### Text provided

# Spinning: weekend of camping



## Cookie61868 (Sep 19, 2011)

It was more relaxing than expected!!!! I got a bit of Spinning in, I took my best wheel with me, Majacraft Aura!


----------



## BirchPoint (Feb 12, 2016)

Congratulations on the spinning time!!
What kind of 'place' were you in? Looks interesting


----------



## deemail (Jan 25, 2011)

it looks like you camp the way I do. Me, the dog and my featherweight or a knitting machine....featherweight if there is electricity at the site, knitting machine, if not. No phones to answer, no dust bunnies fussing, just me and a lot of yarn and a new sweater (at least) to take home...Your yarn is lovely...I would have knitted that up first and worn it all weekend!!!


----------



## mama879 (Jan 27, 2011)

Great camping looks so comfy. Your spinning is wonderful I like both the colors to.


----------



## Fidra (Nov 11, 2013)

Beautiful spinning!


----------



## Cdambro (Dec 30, 2013)

Fun camping and lovely spinning.


----------



## Cookie61868 (Sep 19, 2011)

We camp in a family campground not too far from where we live. It makes it easier for all the family to enjoy seeing their work schedules are so different. We have most of the comforts of home, bathroom, shower and we bring a hot plate and toaster oven for inside the camper and a small propane grill for outside under the canopy. Columbus Day weekend is the last weekend this campground is open, so we made the best of it!!! You can see my Spinning wheel to the right of the fire.


----------



## Gaildh (Jan 15, 2015)

Wow great place!


----------



## wordancer (May 4, 2011)

Sweet! Spinning by a campfire!


----------



## Reba1 (Feb 5, 2012)

### Task item
Repeat word for word the part of the camping and spinning thread that opens with the words "it looks like" and closes with "(Jan 27, 2011)". The lines after this thread are separate material and have no connection to it.

### Information
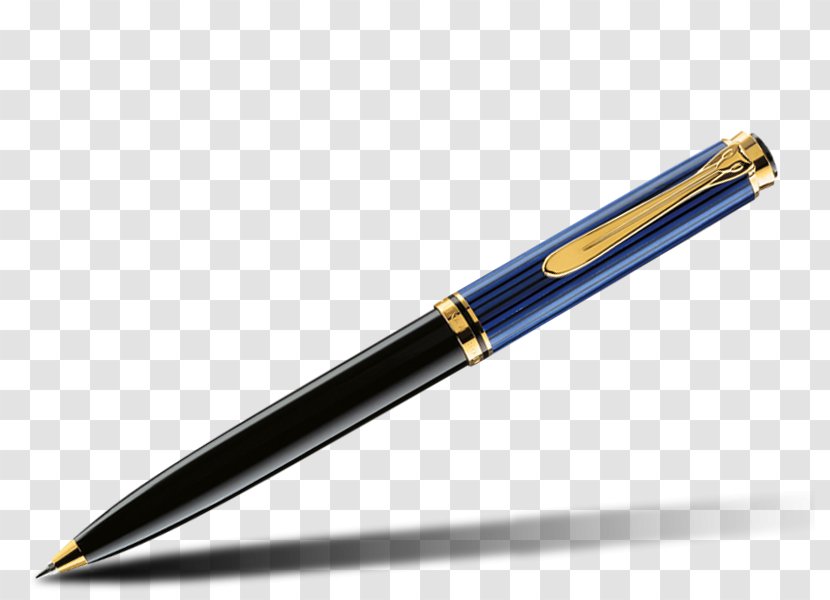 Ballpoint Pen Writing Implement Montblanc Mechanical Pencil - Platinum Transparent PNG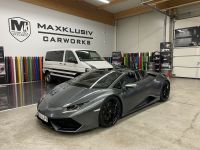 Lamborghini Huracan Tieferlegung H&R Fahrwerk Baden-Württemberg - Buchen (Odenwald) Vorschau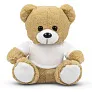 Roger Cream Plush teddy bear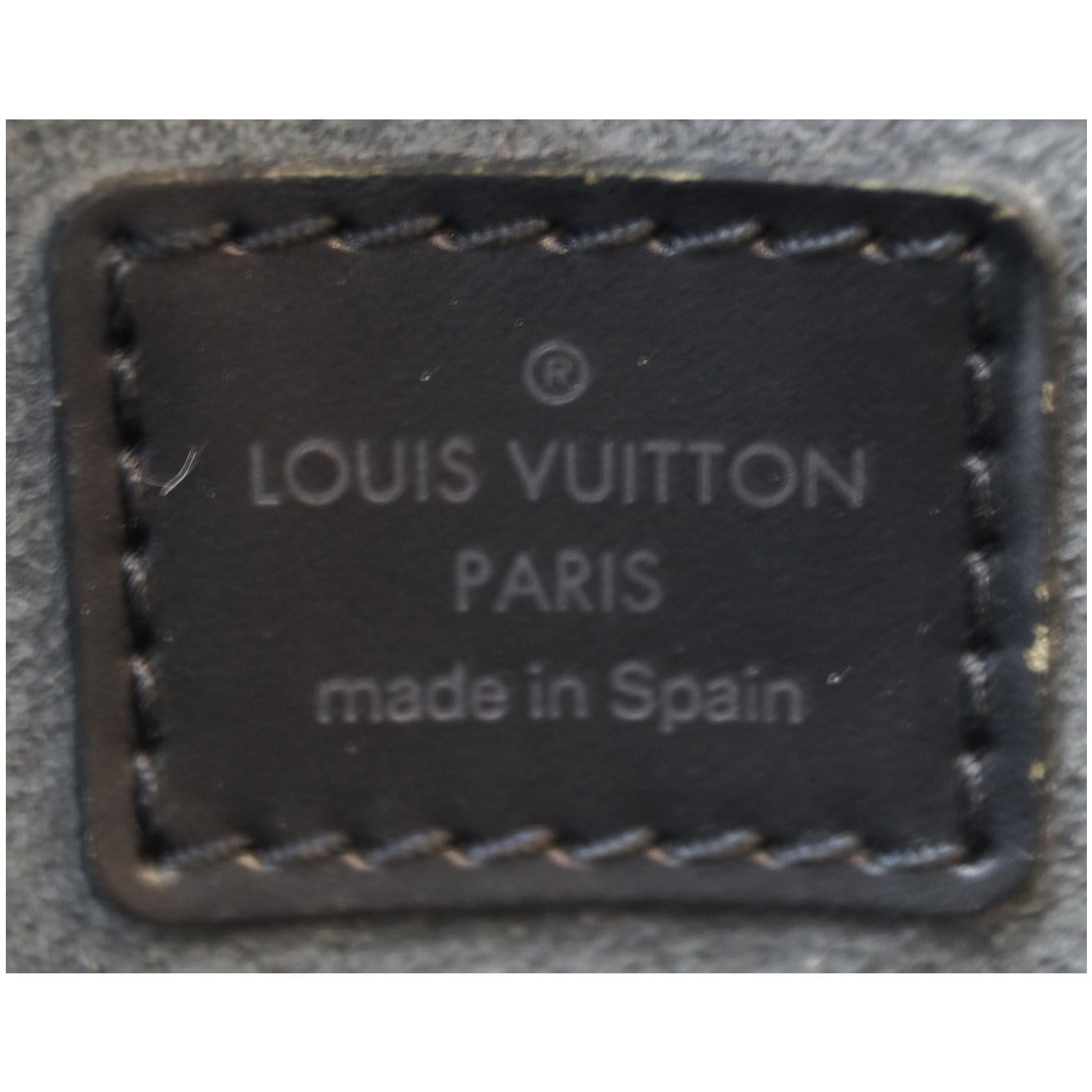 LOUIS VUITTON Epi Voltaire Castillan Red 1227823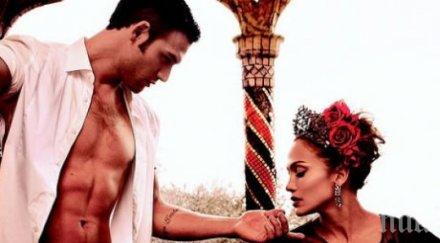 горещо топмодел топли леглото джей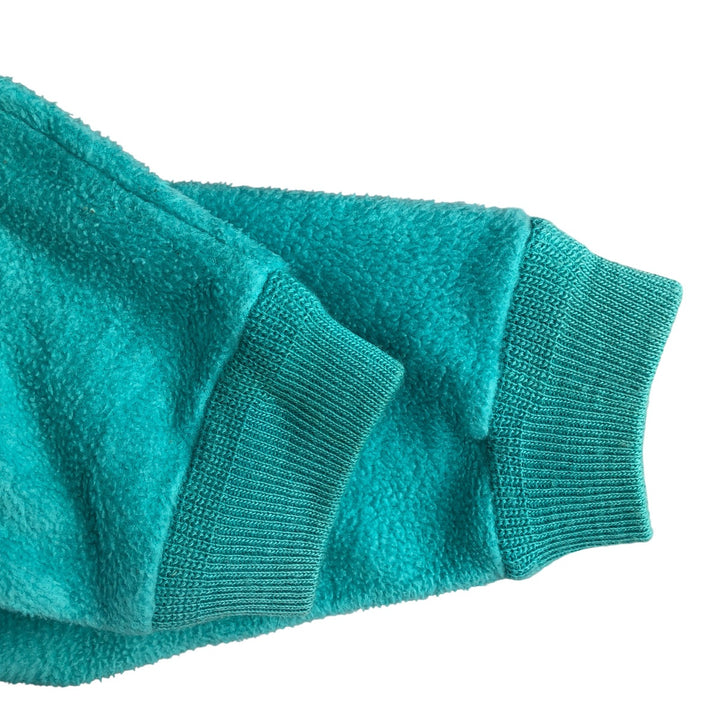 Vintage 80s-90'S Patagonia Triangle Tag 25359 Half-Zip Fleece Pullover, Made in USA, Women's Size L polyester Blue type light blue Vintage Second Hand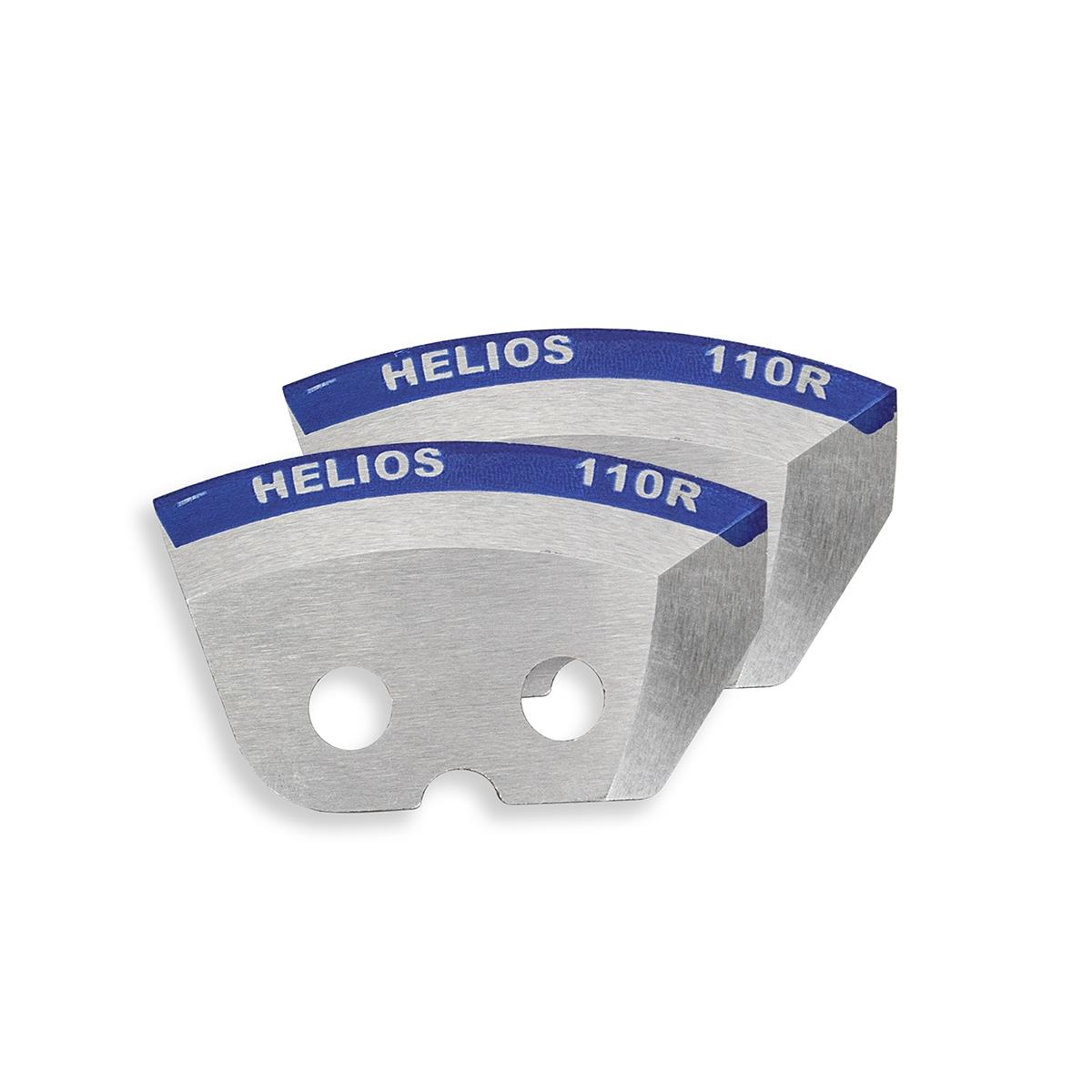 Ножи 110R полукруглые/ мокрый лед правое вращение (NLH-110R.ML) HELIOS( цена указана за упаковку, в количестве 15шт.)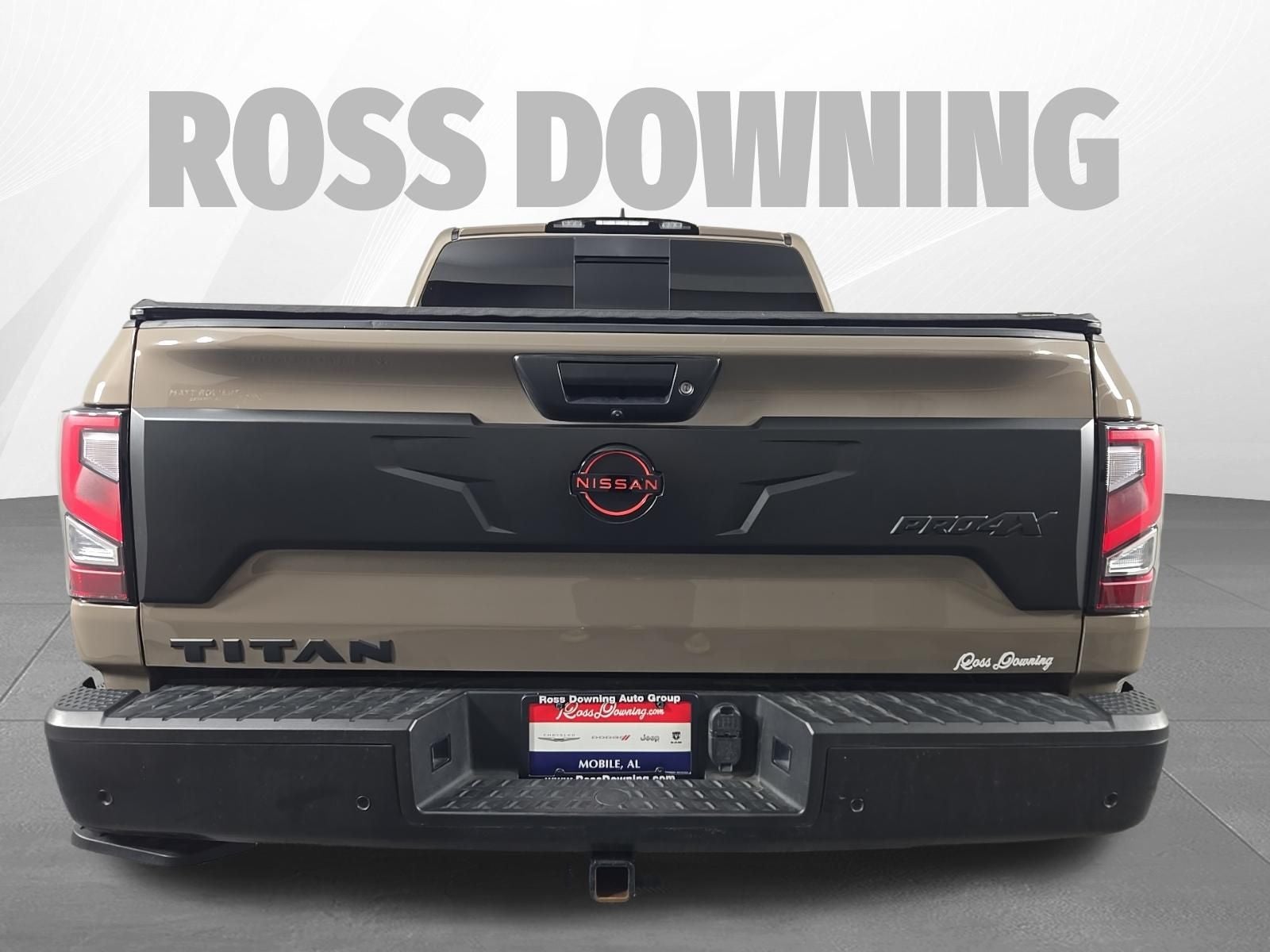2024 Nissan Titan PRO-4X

### Problem solution
it looks like you camp the way I do. Me, the dog and my featherweight or a knitting machine....featherweight if there is electricity at the site, knitting machine, if not. No phones to answer, no dust bunnies fussing, just me and a lot of yarn and a new sweater (at least) to take home...Your yarn is lovely...I would have knitted that up first and worn it all weekend!!!


----------



## mama879 (Jan 27, 2011)